• Roddy Doyle entrega el Premio Booker de novela en lengua inglesa a David Szalay, el lunes 10 en Londres
  • David Szalay, autor de “Flesh”

LONDRES (EFE).— “Flesh (Carne)”, la novela ganadora del Premio Booker de este año, aborda la clase social, el dinero y el poder, pero no es autobiográfica, a pesar de que el personaje, István, al igual que su autor, David Szalay, vive entre dos mundos, Londres y Hungría, sin llegar a sentirse “en casa en ninguno de los dos”.

Así lo confesó Szalay (51 años), escritor británico-húngaro nacido en Canadá, en una entrevista en Londres, tras ser galardonado con el prestigioso galardón de ficción en lengua inglesa, que fue entregado por la reina Camila en una gala en la capital británica.

La novela relata la vida de István, inmigrante húngaro cuya juventud está marcada por la soledad, pero que tras llegar al Reino Unido hace varios trabajos hasta conocer a una familia adinerada, de la que se convierte en su chófer, lo que le permite acceder a la alta sociedad.

Es un personaje taciturno, emocionalmente desconectado y marcado por un pasado trágico, pues en su juventud tuvo una aventura clandestina con una mujer mucho mayor, su vecina casada. Esa relación lleva a István a la cárcel en un centro juvenil al ser acusado de la muerte del esposo de esa vecina y amante.

Pese a los evidentes paralelismos vitales, el autor insiste en que “Flesh” de ninguna manera está basada en su propia experiencia porque el personaje “tiene una vida muy diferente a la mía, una trayectoria muy distinta, experiencias muy diferentes”, pero muchos entornos en los que transcurre la obra le resultaron familiares porque vivió en ellos.

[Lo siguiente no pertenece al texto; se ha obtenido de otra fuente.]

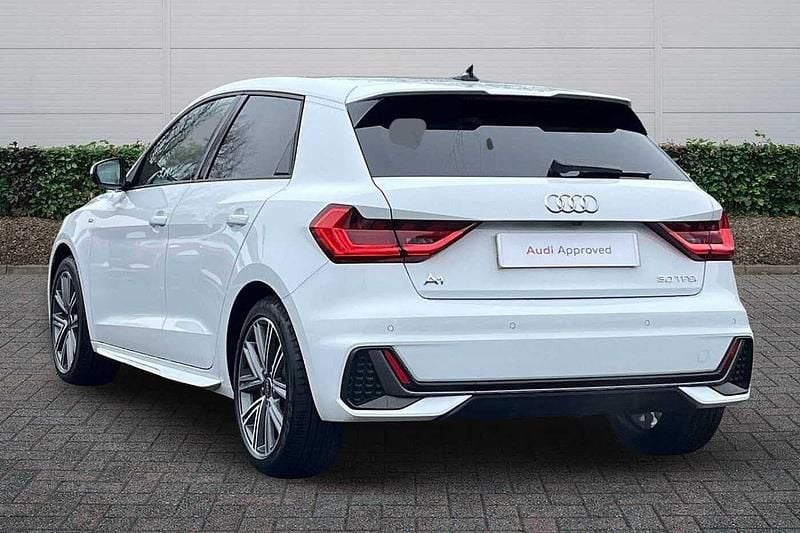 Used Audi A1 S-Line 113 HP (83 kW) 2025 White SUV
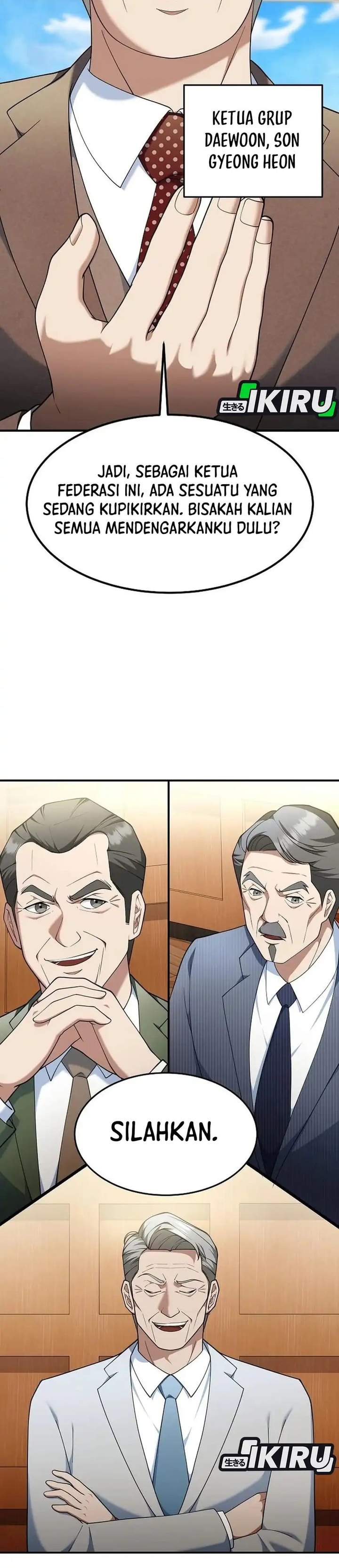 The Chairman Who Just Wants to Slack Off Chapter 18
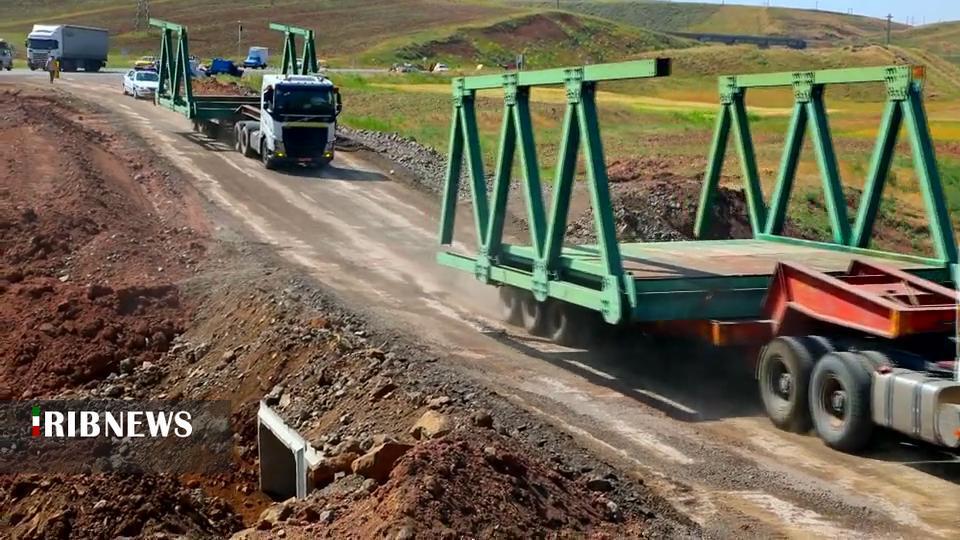 بازسازی پلهای آسیب دیده از سیل قبل از شروع فصل سرما به اتمام میرسد بازسازی پلهای آسیب دیده از سیل قبل از شروع فصل سرما به اتمام میرسد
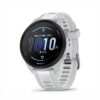 GARMIN FORERUNNER 165 Music Smartwatch Multisport Whitestone 010-02863-31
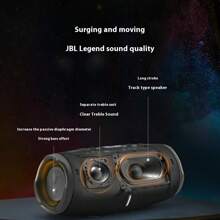 JBL JBL CHARGE5 Portable Bluetooth Speaker With Subwoofer, Outdoor Waterproof Dustproof Speaker, Enhanced Track Speakers, Red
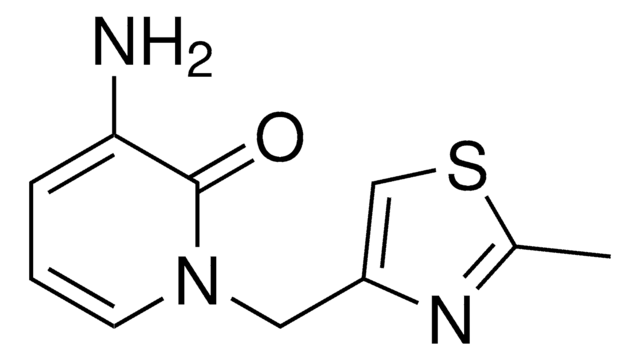 3-Amino-1-[(2-methyl-1,3-thiazol-4-yl)methyl]-2(1H)-pyridinone AldrichCPR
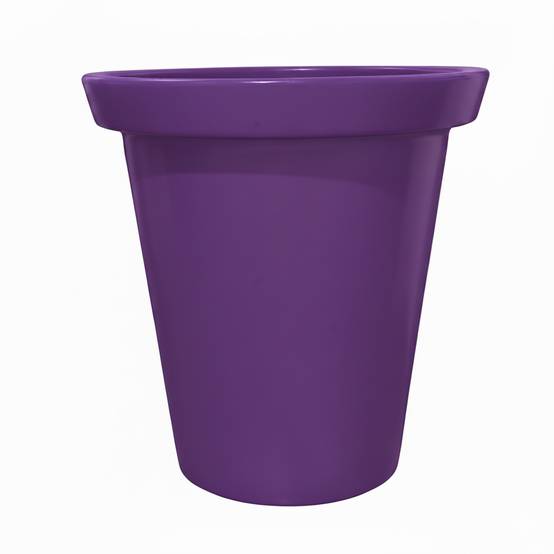 Pot de fleurs 760l delight - plast'up rotomoulage - Image 1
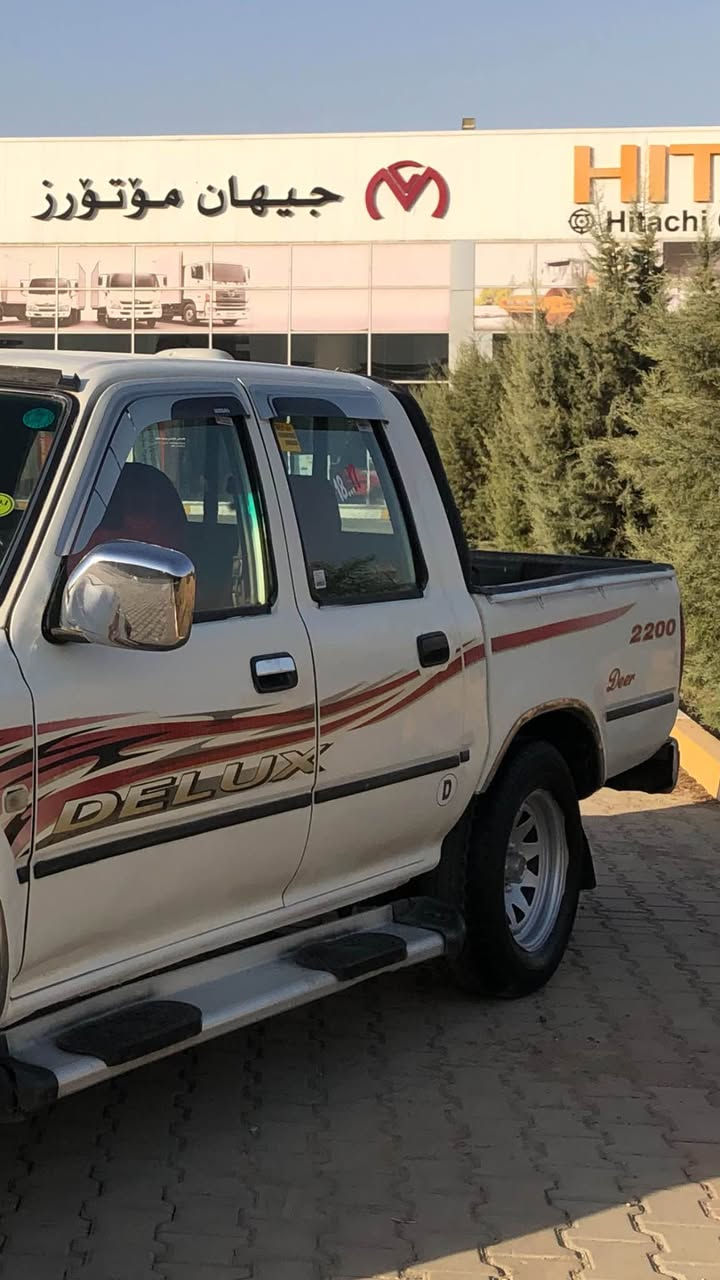 بيكاب دير موديل ٢٠٠٧ ي بودي قولاب ناو سور تةبريد جوار تايةي نويية جايزة گيرو مةكينةو اكسل شانسي بة شةرت بة ناوي خومانة سحري ٤٧ و مةجال لة هةوليرم   /*********** أربيل, العراق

“El libro comienza cuando es un adolescente en Hungría a finales de los años ochenta. Yo mismo tengo padre húngaro y viajábamos mucho a Hungría en los años 80. Así que tengo un recuerdo y una sensación de allí”.

Según el autor, nacido en Montreal en 1974 de madre canadiense, su personaje es “alguien que imaginé” y “no está basado en ninguna persona en particular”.

Tras la experiencia de vivir en Reino Unido, donde estudió en la Universidad de Oxford, y sus frecuentes visitas a Hungría, Szalay quiso escribir un libro que tratara de los dos lugares y de un personaje “que se encuentra a caballo entre ambos y no se siente completamente en casa en ninguno de los dos”.

Una de las particularidades de la novela, resaltada por el jurado que la eligió como ganadora, es que se dejan varios folios en blanco antes de continuar la historia en páginas subsiguientes.

La intención es reflejar “el duelo” del personaje, que “sufre una pérdida”.

“Sentí que hay ciertas experiencias en la vida que son fundamentalmente no verbales”, porque “las palabras no alcanzan a catapultarlas, a expresarlas”, apuntó.

“Así que sentí que la página en blanco era la forma más visceral e inmediata de describir esto, al menos al principio”, reconoció.

Aunque admitió que su novela ha sido interpretada como que se centra específicamente en la masculinidad, él no la ve así, sino que trata “sobre la clase social, el dinero y el poder”.

“Pero, repito, no quisiera que se viera como algo que trata solo de eso, ni siquiera principalmente. Creo que trata sobre el paso del tiempo y la existencia en el tiempo, lo cual suena muy vago”.

Su gran interés al escribir es “la representación del tiempo como un proceso, que obviamente es una parte fundamental de la existencia y la experiencia. Probablemente sea lo que más me interesó al escribir este libro”.

Confesó que, al igual que casi todos los autores, tiene el hábito de escribir todos los días. “Intento levantarme temprano por la mañana cuando trabajo en un libro y escribir durante unas horas antes de hacer cualquier otra cosa. Ese es mi hábito, supongo, si es que tengo alguno”, manifestó.

Szalay ha publicado seis novelas, una de las cuales, “All That Man Is”, fue finalista del Booker en 2016.